Golly, Jerry, you're embarrassing me, but thank you very kindly. I must say though, that I learned from the best. That would be you, Jerry. Early on, you'd told me the central premise of engraving, which seems obvious, but it's really not: "if you don't have a properly sharpened graver, you won't be able to engrave" and you have to be able to repeat that sharpening result all day long.
Now that's out of the way, let's talk a little about sharpening. Yes, you can make a graver out of a file, a tap, an old endmill, even bog iron if you're willing and able to smelt the iron into a suitable tool steel. And some guys and gals can hold a piece of steel to the grinding wheel, zip, zip, zip, and they have a working graver. Not me.
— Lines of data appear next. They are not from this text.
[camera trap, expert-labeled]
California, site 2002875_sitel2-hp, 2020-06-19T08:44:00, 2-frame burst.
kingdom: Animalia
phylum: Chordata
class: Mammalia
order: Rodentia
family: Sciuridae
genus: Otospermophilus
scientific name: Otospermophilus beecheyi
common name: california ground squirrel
I struggled for years before I took Jerry's class and learned about sharpening with fixtures, and quality tool steel for the graver bits.
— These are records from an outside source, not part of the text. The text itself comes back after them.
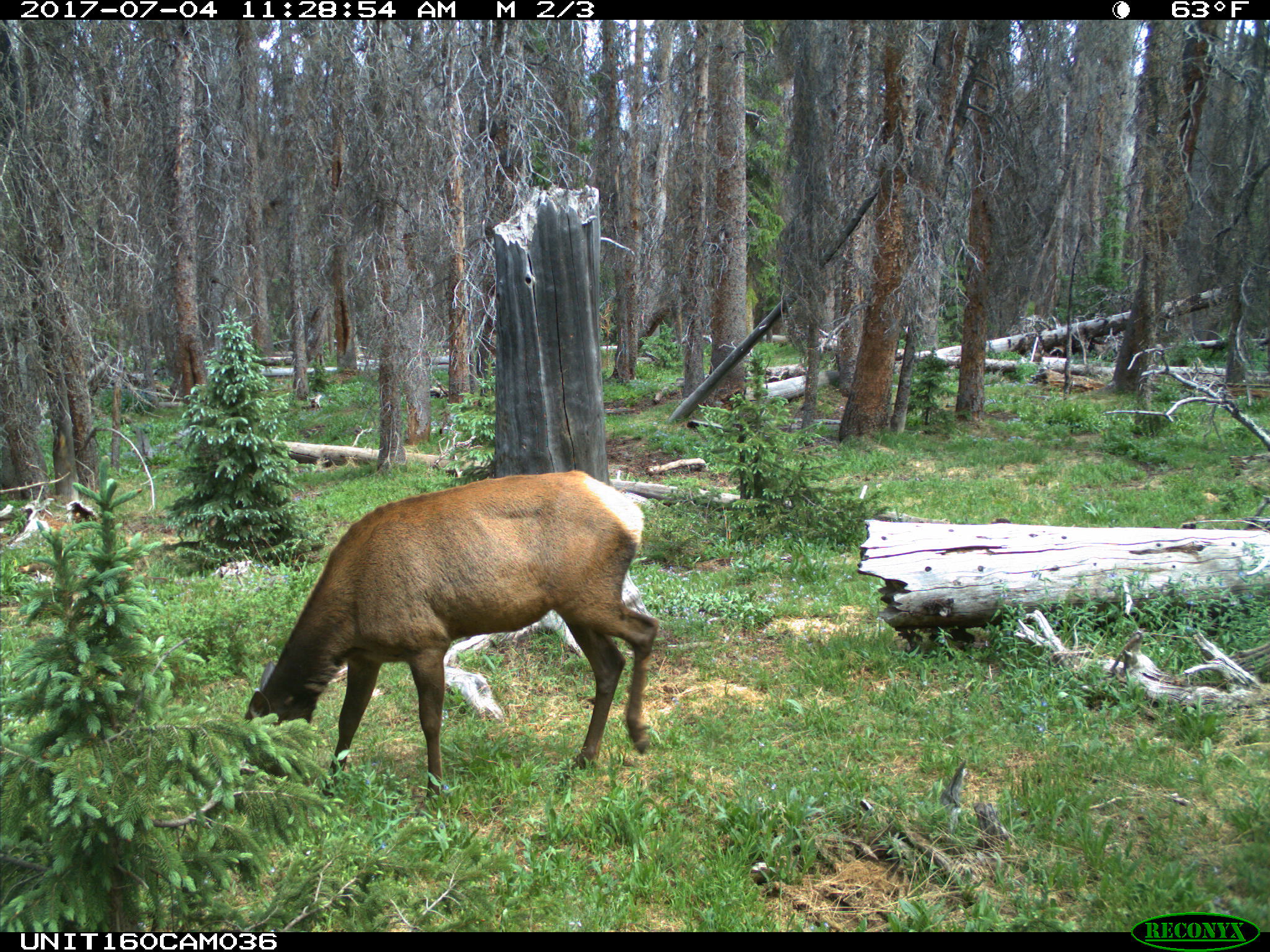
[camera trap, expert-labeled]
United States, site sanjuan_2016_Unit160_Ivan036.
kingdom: Animalia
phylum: Chordata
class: Mammalia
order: Artiodactyla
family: Cervidae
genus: Cervus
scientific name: Cervus elaphus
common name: red deer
The thing about engraving is that you very often will break the tip of the graver. It's part of learning how to cut metal with a chisel. Points break. You simply cannot engrave with a chipped tip, no matter how small the chip is. The graver simply will not cut, or will not stay in the metal, and the graver won't follow your intended line.
With a simple sharpening fixture, Lindsay, for example, you can within a couple of minutes completely restore your cutting point. The GRS multi angle fixture is far more versatile, but complicated. Fixtures are about saving time and repeatability.
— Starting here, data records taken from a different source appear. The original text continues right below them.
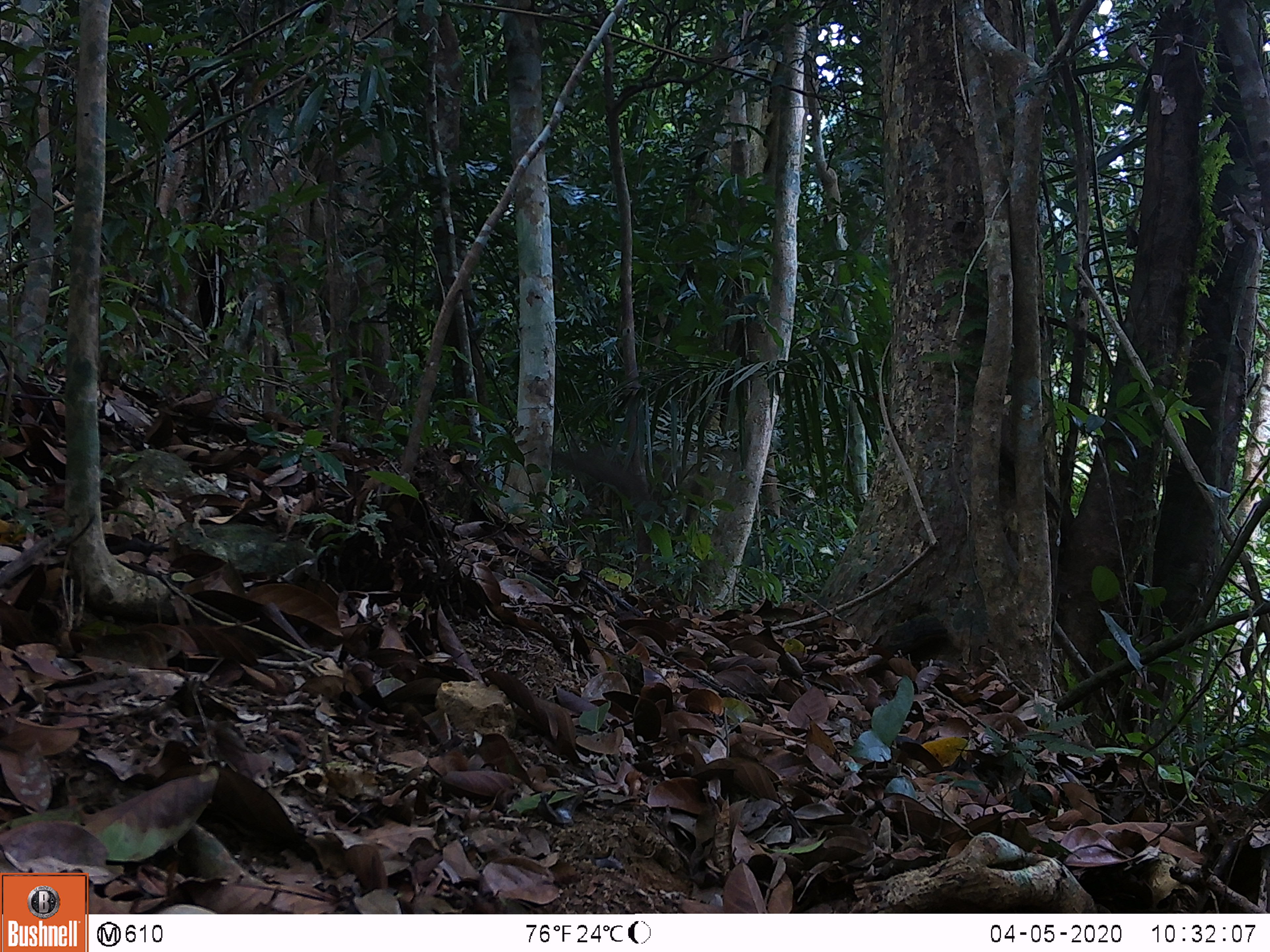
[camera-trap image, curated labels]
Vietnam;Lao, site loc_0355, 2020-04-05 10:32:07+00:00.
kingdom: Animalia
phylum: Chordata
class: Mammalia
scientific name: Mammalia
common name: mammal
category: unidentified small mammal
Unidentified small mammal (mammal) (Mammalia). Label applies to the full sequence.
Bottom line is, if you're going to get serious about engraving, you will need to spend money on equipment. Hammer and chisel with an Opti-visor is far cheaper than a pneumatic system and microscope. Your tool outlay can range from several hundred dollars investment to ten thousand. Scale your equipment to your wallet and a realistic expectation of how much engraving you will be doing. As you gain experience and skills, you can add to your tool collection.
I recommend for most Kentucky rifle engraving an engraving hammer, chisel, a Lindsay fixture(you need to use 3/32 or 1/8 square tool bits) an Optivisor, and some diamond stones. An in-person engraving class is really almost essential to get you off the ground. It's really hard to learn from books. You will learn some good tips from YouTube videos.